Fig. 2 Physicochemical characterization of materials. (a) FT-IR spectra of PST, PS, and PCL; (b) XRD spectrum of PST, PS and PCL. (c) Water contact images of all membranes; (d) SEM images of PST, PS, and PCL. (f) Element composition of the fibrous membrane; (e) TEM images of PST, PS, and PCL; PST is a shell-wrapped inner core structure. (g) Diameter distribution of nanofibers. (h) Zeta potentials of various components. (i) The mechanical properties of PST were significantly enhanced with the addition of PCL of the core layer. (j) Picture of the electrospun nanofiber membrane. Bar graphs represent mean + SD. N.S. means there is no significant difference between these groups. *p < 0.05; **p < 0.01, ***p < 0.001, and ****p < 0.0001.

The XRD measurement was applied to evaluate the crystallographic structure of PST (Fig. 2b). The diffraction peaks (2θ) of PCL fibers appear at 21.5° and 23.8°, which is entirely consistent with the standard diffraction peaks of PCL. The SF and TA did not exhibit obvious diffraction peaks as SF was in a random coil structure, which was proved by the FT-IR spectra, and TA was liquid at room temperature and was not present as a crystal. The characteristic crystalline peaks of PCL were observed at the PST diffraction peaks, which indicated that the main crystalline structure of PST was originated from the PCL segment.

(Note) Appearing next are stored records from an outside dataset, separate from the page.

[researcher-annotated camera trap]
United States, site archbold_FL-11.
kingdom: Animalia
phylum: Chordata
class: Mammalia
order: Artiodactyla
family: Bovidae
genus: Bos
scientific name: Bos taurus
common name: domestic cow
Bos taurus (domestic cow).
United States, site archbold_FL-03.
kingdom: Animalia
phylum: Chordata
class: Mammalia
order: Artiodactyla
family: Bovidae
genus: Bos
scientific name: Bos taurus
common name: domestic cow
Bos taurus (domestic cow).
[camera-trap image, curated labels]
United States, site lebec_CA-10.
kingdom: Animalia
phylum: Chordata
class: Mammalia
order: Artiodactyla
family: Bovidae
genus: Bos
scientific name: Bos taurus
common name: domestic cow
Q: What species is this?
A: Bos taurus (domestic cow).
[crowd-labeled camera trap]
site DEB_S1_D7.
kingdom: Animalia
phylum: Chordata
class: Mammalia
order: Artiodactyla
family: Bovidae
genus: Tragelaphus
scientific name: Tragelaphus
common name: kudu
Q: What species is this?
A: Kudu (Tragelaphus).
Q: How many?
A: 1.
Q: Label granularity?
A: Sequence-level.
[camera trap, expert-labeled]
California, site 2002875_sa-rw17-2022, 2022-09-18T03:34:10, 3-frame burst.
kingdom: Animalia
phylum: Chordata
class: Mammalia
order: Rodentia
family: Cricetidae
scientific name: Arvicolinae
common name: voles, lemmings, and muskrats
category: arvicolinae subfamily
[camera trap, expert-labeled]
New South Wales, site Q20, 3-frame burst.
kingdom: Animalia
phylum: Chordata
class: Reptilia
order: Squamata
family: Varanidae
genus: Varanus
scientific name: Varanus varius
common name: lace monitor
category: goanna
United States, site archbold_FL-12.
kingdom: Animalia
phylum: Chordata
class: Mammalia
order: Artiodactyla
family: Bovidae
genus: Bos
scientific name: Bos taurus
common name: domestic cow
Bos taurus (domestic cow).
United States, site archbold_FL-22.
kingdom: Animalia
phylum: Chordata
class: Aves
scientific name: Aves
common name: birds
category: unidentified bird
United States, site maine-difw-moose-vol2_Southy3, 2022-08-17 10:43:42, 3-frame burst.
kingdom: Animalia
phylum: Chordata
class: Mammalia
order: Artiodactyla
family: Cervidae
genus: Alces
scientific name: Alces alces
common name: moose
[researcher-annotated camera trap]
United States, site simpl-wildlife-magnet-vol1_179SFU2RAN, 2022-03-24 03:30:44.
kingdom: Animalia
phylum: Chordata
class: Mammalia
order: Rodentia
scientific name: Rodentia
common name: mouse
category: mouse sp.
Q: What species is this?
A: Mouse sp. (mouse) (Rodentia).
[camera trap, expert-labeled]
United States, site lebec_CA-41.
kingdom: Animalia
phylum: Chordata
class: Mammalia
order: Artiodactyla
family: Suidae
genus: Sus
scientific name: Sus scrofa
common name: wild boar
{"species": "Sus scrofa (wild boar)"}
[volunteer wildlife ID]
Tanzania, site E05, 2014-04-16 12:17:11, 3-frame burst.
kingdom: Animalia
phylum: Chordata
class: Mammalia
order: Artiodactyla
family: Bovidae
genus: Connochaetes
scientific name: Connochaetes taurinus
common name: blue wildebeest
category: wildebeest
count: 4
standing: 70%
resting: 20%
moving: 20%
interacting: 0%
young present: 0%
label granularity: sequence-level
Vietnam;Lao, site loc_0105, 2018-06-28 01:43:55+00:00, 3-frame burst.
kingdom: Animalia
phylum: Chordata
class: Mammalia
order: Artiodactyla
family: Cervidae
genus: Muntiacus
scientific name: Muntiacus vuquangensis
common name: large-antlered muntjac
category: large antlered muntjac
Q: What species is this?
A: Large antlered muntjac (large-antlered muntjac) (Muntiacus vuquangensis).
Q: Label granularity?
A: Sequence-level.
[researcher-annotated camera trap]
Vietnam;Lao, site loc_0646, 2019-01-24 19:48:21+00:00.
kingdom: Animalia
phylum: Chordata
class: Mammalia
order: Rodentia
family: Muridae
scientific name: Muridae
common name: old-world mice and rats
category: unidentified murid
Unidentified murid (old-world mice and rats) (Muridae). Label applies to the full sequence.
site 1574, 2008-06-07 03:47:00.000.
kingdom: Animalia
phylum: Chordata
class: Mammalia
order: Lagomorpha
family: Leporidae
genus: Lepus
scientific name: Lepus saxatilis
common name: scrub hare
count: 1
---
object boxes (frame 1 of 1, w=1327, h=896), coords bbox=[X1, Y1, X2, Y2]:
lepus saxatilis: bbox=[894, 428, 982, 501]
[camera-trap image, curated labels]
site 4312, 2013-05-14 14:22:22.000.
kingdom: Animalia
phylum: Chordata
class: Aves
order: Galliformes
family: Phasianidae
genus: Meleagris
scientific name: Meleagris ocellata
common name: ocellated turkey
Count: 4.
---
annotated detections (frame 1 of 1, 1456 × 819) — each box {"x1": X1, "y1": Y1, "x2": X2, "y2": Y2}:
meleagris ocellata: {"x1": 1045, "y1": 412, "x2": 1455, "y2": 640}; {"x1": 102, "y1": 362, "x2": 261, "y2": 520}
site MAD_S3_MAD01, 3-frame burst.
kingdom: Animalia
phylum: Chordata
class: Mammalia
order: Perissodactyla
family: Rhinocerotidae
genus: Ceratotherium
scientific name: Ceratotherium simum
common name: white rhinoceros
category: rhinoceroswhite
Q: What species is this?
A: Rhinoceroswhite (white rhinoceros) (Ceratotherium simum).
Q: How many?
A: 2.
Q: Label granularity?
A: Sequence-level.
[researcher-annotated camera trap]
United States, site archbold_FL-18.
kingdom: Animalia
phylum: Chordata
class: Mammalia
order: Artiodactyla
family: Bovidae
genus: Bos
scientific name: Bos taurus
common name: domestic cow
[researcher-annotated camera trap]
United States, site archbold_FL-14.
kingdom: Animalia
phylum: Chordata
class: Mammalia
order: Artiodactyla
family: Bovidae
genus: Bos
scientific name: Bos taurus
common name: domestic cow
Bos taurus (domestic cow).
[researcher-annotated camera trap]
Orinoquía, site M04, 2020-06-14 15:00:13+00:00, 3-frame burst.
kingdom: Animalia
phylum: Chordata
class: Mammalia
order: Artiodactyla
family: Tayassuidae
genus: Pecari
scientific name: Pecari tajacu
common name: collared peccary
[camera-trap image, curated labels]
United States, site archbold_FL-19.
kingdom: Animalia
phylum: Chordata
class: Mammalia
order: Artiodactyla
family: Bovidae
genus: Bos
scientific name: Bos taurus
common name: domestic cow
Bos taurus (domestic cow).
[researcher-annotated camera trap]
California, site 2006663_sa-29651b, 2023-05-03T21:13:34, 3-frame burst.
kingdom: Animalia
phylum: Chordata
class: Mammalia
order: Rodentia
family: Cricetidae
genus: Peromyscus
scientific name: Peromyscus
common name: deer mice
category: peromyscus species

The water contact angle test reflects the contact behavior between pure water and the spinning membrane surface, which is one of the important surface properties affecting nanofiber membranes’ physical, chemical, and biochemical properties. The results show that the water contact angle of the coaxial electrospun material made by wrapping the SF shell outside PCL is smaller than that of pure PCL (Fig. 2c). SF itself is soluble in water. When used as the fiber shell, the electrospun membrane's surface changes from hydrophobic to hydrophilic form. However, TA is insoluble in water, and the surface of PST is loaded with TA, which causes the PST to change from hydrophilic to hydrophobic form; the water contact angles of the spinning membranes (n = 3) were as follows: PCL: 113.3 ± 3.5°, PS: 67.2 ± 8.5°, PST: 124.0 ± 2.0°. The variation in the water contact angle impacts the platelet and red blood cell adhesion to the dressing, as well as the leakage of blood and tissue fluid. Additionally, it influences wound repair by affecting cell proliferation and adhesion on the material's surface.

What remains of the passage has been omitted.